━━ GIVEN PASSAGE ━━

Ambiguous terminology including issues such based on polysemy, synonymy, and homonymy, which obviously presents obstacles to scientific and scholarly communication, and this problem is shared by the field of terminology and KO, for example, in relation to CVs.

The similarities between the fields of terminology and knowledge organization are striking. Both fields tend to take their point of departure in theories of concepts, in relations between concepts, in knowledge organization systems and in knowledge organization processes such as defining terms or clarifying their meaning, which includes determining their relations to other terms. Both fields have the same ambition of being practically relevant (i.e., they are practice-oriented) as well as being a theoretical and empirical based scholarly field. In a way, the object of study of both knowledge organization and terminology are terms in documents belonging to different domains and genres. Both fields consider their contribution to information retrieval as among their goals.

Cabré Castellví (1999b, 8-9) wrote:

Information science uses terminology to order concept fields that subsequently provide access to information about the documents. In Wüster’s view, writing thesauri is a terminological activity because it focuses on the characteristics and structuring of content. Thesaurus descriptors are terms and characteristics at the same time, and the relationships established by terms in documents are considered to be logical relationships.

━━━
━━ INFORMATION PROVIDED ━━

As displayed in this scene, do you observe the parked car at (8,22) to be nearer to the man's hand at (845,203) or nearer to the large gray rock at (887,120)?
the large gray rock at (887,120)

━━━

* **EXERCISE REQUIREMENTS**
#1 Can you condense the paragraph beginning "The similarities between the fields" in the passage on terminology and knowledge organization into a short bulleted list that keeps its main points?
#2 Could you extend the passage on terminology and knowledge organization beyond its last sentence?
The listing plays no part in what follows.

* **TASK RESULTS**
#1
- Terminology and knowledge organization are strikingly similar.
- Both start from theories of concepts, relations between concepts, knowledge organization systems, and processes such as defining terms and clarifying their meaning and relations to other terms.
- Both aim to be practice-oriented while also being theoretically and empirically based scholarly fields.
- Both study terms in documents from different domains and genres.
- Both count contributing to information retrieval among their goals.

#2
Almeida (2021) wrote (in Portuguese) about the relationship between terminology and knowledge organization. The English abstract (26-7) said:

This article assumes that the tools used for knowledge organization purposes (e.g., thesauri, classification schemes…) may be understood as terminological resources. We investigate the relationship between terminology and knowledge organization from the double-dimension perspective (both linguistic and conceptual) of terminology as a field of study. Then, we propose an analysis of the concepts underlying designations such as ‘documentary language’, ‘controlled vocabulary’ and ‘knowledge organization system’ in specialized texts. We conclude with an overview of SKOS (Simple Knowledge Organization System), a model to represent knowledge organization systems in the semantic web, which is evaluated in terms of its ability to model terminological resources according to the double-dimension approach and the main elements of the ISO 1087 [2019] standard.

KO is about terminology and the founder of the study of terminology, Wüster, was, with Ingetraut Dahlberg, among the founders of the journal International Classification (now Knowledge Organization) [17]. There have been sporadic relations between members of the two communities during their history, such as Dahlberg’s relation to Infoterm (see Appendix 1) and her later article on KO and terminology (Dahlberg 1992). Other connections include the terminologists Verplaetse and Wermuth’s (2019) contribution to an ISKO conference, presenting knowledge organization systems which also are of great interest for the field of knowledge organization (see also Wermuth and Verplaetse 2019). Recently, Golub et al. (2014) considered terminology registers in the context of information science and Ramos (2020) wrote a PhD considering the topic of cork from the perspective of KO and terminology.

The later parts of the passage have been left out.